ÂBIK: KAÇAN KÖLE
BAHSİ
METİN
Kaçan köle ile
lakit ve lükata arasındaki münasebet her birinin telef ve zayi olmaya mâruz
olmalarıdır.
İbâk: Lügatta
kaçmak mânâsınadır. Fıkıh ıstılâhında ise, temerrüd ve inadından dolayı kölenin
kaçmasıdır. İbn-i Kemâl kiralayanın iare alanın, emânetçinin ve vasînin elinden
kaçan köleye de şâmil olsun diye böyle tarif etmiştir.
Kaçan köleyi gören
kimse kesinlikle zayi ve telef olacağından korkarsa, sahibine vermek üzere
yakalaması farzdır. Çünkü kaçan kölenin yakalanmasının hükmü, lükatanın
alınmasının hükmü gibidir. Bedâyı', Kaçan köleyi kendi nefsi için yakalaması
haramdır. Kaçan köleyi yakalamaya ve efendisine ulaştırmaya kuvvet ve kudreti
olan kimsenin onu yakalaması mendubdur. Yakalamaya kuvvet ve kudreti olmazsa
mendub değildir.
Kaçan bir köleyi
bir kimse "bu benim kölemdir" diye dâvâ edip şâhid getirse, yakalayan kimse
kendisine teslim eder. İsterse, kendisinden bir kefil de alır. Çünkü başka bir
şahsın gelip "bu köle benimdir" diye dâvâ etme ihtimali vardır. Hâkim de "bu
köle benimdir" diye dâvâ edip şahid getiren kimseye "vallâhi, ben bu köleyi hiç
bir şekilde mülkümden çıkarmadım" diye yemin ettirir.
Kaçan kölenin
kendisinin olduğunu dâvâ eden kimse şâhit getiremeyip fakat kölenin alâmet ve
şemailini beyan veya köle onun kölesi olduğunu ikrar etse, kefil alınıp
kendisine verilir.
Efendi, kölesinin
kaçtığını cuul (yakalayan kimseye yaptığı hizmet karşılığında verilen ücret)

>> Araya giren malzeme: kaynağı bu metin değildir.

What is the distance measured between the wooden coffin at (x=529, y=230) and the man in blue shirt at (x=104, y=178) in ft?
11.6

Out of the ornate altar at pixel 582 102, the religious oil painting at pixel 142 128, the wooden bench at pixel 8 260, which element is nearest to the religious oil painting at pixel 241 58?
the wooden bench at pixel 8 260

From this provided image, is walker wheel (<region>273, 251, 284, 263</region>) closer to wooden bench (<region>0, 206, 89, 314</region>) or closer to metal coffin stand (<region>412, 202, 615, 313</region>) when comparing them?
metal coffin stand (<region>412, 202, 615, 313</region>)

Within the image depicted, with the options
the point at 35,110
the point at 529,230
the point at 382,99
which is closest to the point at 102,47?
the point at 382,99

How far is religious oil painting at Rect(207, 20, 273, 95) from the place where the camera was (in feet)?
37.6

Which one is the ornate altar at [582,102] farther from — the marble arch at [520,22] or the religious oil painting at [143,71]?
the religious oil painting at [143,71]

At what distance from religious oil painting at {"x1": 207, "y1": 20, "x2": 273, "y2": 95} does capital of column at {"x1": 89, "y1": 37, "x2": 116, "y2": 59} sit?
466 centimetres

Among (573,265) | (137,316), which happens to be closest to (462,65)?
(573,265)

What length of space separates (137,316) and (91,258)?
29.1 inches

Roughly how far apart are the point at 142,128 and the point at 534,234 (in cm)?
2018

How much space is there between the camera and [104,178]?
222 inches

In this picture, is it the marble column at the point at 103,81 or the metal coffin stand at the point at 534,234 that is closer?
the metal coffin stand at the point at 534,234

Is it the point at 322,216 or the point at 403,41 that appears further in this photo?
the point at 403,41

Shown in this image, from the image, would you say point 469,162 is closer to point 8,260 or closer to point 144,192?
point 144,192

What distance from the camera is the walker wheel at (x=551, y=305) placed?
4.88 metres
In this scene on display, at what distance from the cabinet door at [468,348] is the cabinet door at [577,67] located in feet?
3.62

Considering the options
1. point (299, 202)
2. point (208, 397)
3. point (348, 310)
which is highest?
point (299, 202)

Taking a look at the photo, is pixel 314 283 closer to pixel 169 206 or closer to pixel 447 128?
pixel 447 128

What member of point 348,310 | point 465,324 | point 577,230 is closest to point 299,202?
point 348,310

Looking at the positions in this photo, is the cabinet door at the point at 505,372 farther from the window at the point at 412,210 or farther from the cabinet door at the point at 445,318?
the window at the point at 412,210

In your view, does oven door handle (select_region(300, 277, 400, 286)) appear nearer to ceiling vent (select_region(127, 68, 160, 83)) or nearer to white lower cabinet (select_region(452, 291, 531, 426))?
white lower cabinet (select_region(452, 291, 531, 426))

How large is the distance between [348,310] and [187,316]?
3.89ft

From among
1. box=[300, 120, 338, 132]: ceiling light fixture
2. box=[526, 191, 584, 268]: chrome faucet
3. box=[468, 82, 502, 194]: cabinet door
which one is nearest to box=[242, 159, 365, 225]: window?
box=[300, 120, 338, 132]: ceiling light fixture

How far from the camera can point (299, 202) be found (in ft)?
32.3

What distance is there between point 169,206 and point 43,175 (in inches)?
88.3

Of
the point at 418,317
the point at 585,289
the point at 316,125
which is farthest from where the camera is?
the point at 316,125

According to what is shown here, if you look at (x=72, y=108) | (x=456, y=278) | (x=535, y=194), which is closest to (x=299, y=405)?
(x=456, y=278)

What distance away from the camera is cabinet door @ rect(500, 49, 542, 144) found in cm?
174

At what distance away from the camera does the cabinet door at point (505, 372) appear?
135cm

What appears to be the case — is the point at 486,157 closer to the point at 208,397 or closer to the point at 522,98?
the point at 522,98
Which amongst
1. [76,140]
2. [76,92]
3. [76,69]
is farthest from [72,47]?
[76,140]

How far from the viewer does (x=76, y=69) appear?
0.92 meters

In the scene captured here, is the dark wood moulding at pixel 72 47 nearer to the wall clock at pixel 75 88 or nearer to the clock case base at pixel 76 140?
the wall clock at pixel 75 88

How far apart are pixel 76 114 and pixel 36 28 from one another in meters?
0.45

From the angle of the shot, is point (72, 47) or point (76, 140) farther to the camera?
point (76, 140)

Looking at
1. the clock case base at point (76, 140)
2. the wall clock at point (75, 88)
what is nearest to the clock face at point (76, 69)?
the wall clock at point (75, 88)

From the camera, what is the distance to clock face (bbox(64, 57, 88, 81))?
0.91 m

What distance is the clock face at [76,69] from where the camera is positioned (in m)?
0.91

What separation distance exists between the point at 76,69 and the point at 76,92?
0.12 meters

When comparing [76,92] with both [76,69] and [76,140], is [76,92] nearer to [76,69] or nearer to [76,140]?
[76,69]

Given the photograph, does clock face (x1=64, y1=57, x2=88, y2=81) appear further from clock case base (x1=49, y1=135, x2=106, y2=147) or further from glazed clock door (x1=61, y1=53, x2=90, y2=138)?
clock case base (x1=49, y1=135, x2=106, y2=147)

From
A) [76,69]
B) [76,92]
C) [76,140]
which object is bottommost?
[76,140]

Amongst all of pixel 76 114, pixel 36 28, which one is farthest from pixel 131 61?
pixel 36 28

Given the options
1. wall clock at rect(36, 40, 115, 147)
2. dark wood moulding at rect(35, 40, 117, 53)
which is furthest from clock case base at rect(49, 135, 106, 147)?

korkusundan dolayı inkâr ederse yemin ettirilir. Ancak kölenin kaçtığına veya
efendinin onun kaçtığını ikrar ettiğine şahid getirilirse yemin
ettirilmez.
Efendinin gelmesi
müddeti uzun sürerse, hâkim efendinin yerini bilse bile köleye sarf edilecek
nafakanın çok olmasıyla efendinin zarar görmemesi için köleyi satıp parasını
sahibi için muhafaza eder. Bu paradan nafakasına sarf ettiği miktarı alır. Sonra
efendi gelip köle kendinin olduğuna şahid getirir, alâmet ve şemailini beyan
ederse, geri kalan parayı kendisine verir, efendi hâkimin satışını bozamaz.
Hâkimin hükmü bozulmadığı gibi satışı da bozulmaz. Çünkü bu satış şer'î şerifin
emriyle olmuştur.
Şârih der ki: fakat
ben Ebussûud Efendinin "Marûzât"ında gördüm ki; sultan, kaçan askerî köleleri
bulup satan kimsenin satışına hâkimlerin izin vermemesi için emir çıkarmıştır.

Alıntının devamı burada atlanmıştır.